> **Task to carry out**
Of the lines below, write out exactly those from the line with "PLATINUM EXCLUSIVE Baby" through the line with "Be The Change", both included, and skip the rest.

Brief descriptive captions
■ ■ ■ ■

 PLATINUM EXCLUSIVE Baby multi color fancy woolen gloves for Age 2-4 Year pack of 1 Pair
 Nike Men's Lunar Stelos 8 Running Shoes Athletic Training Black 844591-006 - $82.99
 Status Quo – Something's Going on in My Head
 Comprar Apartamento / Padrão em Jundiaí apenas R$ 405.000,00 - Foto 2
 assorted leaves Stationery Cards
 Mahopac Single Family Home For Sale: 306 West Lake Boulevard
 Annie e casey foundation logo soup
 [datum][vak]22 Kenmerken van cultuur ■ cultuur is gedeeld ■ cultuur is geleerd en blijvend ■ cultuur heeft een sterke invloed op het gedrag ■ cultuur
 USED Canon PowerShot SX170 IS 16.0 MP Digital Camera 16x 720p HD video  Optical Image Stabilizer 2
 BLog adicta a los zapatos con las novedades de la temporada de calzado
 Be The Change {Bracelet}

■ ■ ■ ■

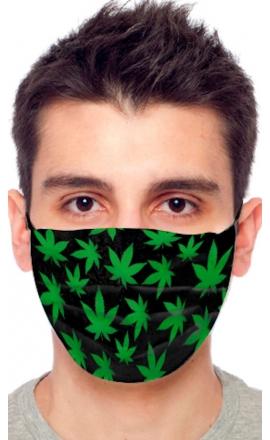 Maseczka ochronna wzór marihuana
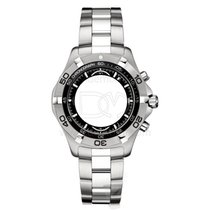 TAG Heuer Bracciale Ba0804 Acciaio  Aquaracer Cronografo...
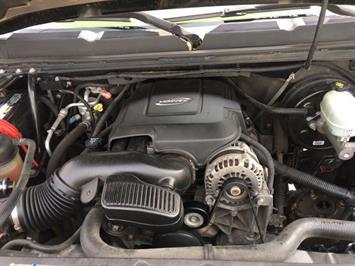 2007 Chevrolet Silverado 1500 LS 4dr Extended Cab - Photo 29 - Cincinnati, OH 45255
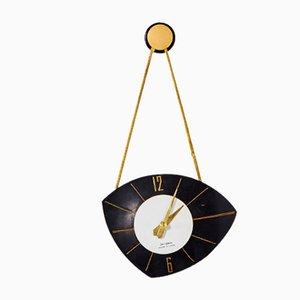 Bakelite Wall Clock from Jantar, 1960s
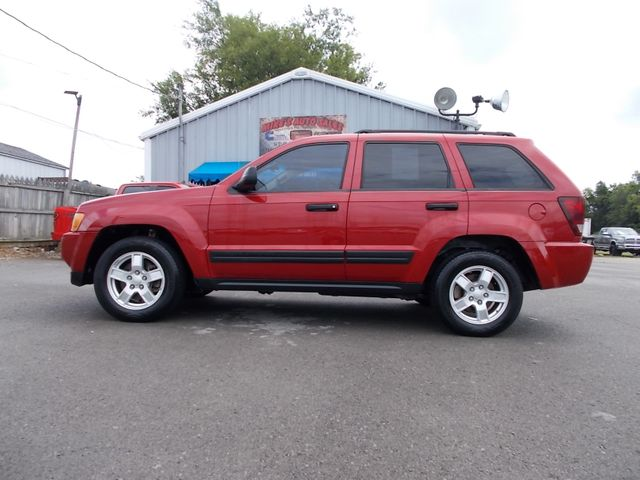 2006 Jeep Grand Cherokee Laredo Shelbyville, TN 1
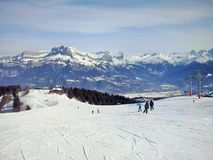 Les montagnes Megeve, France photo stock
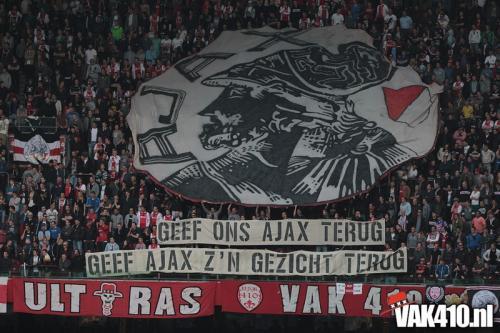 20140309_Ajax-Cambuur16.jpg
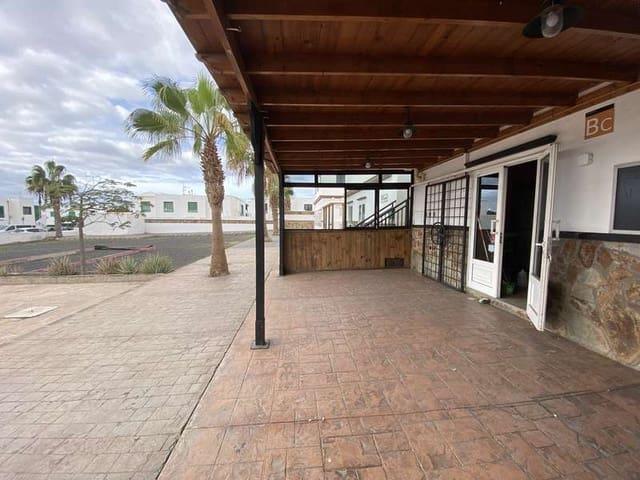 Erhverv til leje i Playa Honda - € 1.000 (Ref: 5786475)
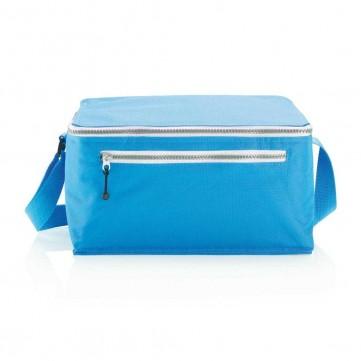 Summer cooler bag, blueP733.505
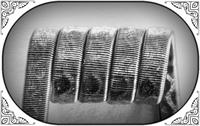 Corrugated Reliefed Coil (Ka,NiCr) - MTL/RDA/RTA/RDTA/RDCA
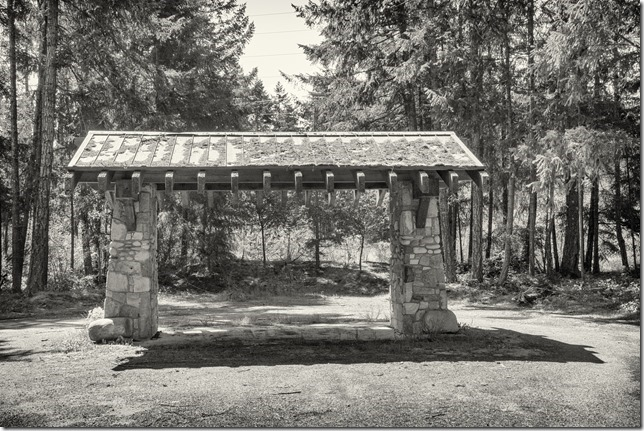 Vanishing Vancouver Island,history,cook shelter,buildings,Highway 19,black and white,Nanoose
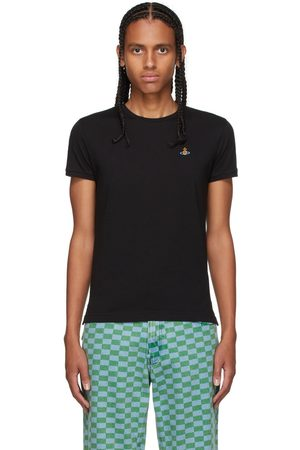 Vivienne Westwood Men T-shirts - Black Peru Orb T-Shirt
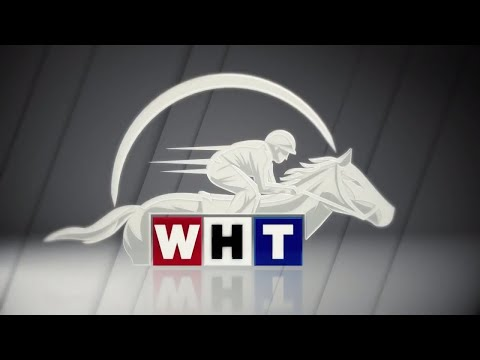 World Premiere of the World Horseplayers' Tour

■ ■ ■ ■

> **Exercise answer**
 PLATINUM EXCLUSIVE Baby multi color fancy woolen gloves for Age 2-4 Year pack of 1 Pair
 Nike Men's Lunar Stelos 8 Running Shoes Athletic Training Black 844591-006 - $82.99
 Status Quo – Something's Going on in My Head
 Comprar Apartamento / Padrão em Jundiaí apenas R$ 405.000,00 - Foto 2
 assorted leaves Stationery Cards
 Mahopac Single Family Home For Sale: 306 West Lake Boulevard
 Annie e casey foundation logo soup
 [datum][vak]22 Kenmerken van cultuur ■ cultuur is gedeeld ■ cultuur is geleerd en blijvend ■ cultuur heeft een sterke invloed op het gedrag ■ cultuur
 USED Canon PowerShot SX170 IS 16.0 MP Digital Camera 16x 720p HD video  Optical Image Stabilizer 2
 BLog adicta a los zapatos con las novedades de la temporada de calzado
 Be The Change {Bracelet}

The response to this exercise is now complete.